-- Start Materials provided --

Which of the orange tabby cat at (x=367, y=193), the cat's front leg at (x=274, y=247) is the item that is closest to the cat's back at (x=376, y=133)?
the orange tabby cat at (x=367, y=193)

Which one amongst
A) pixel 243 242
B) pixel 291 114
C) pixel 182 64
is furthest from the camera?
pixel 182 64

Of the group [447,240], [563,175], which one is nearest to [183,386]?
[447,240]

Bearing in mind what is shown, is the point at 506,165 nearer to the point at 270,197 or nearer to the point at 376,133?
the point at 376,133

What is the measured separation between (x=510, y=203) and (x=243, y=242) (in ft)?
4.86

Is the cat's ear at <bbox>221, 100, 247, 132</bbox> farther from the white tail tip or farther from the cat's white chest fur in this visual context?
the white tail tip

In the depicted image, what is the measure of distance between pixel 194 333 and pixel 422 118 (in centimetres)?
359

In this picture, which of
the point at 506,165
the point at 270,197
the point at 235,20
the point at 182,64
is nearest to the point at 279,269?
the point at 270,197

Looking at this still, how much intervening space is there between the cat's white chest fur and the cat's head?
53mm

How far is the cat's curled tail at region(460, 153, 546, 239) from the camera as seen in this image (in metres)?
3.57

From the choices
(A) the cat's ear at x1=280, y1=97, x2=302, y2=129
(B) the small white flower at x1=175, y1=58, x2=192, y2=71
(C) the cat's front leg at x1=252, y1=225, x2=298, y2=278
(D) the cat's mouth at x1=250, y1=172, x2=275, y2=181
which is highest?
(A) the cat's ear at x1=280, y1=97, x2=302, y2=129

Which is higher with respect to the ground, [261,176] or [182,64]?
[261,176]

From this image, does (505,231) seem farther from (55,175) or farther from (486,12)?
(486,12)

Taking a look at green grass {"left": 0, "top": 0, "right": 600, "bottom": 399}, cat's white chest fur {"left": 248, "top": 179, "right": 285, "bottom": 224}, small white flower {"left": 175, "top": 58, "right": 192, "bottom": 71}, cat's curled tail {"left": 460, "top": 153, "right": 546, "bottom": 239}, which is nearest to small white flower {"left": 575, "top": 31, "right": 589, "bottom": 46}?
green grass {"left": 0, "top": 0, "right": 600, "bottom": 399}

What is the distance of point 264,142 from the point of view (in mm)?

-- End Materials provided --

Write out again, with no changes, the lines starting with the one that contains "Which is higher" and continuing through the end of the rows.

Which is higher with respect to the ground, [261,176] or [182,64]?
[261,176]

From this image, does (505,231) seem farther from (55,175) or farther from (486,12)?
(486,12)

Taking a look at green grass {"left": 0, "top": 0, "right": 600, "bottom": 399}, cat's white chest fur {"left": 248, "top": 179, "right": 285, "bottom": 224}, small white flower {"left": 175, "top": 58, "right": 192, "bottom": 71}, cat's curled tail {"left": 460, "top": 153, "right": 546, "bottom": 239}, which is nearest to small white flower {"left": 575, "top": 31, "right": 589, "bottom": 46}?
green grass {"left": 0, "top": 0, "right": 600, "bottom": 399}

What is the distance of point 264,142 from the point of view (in mm)?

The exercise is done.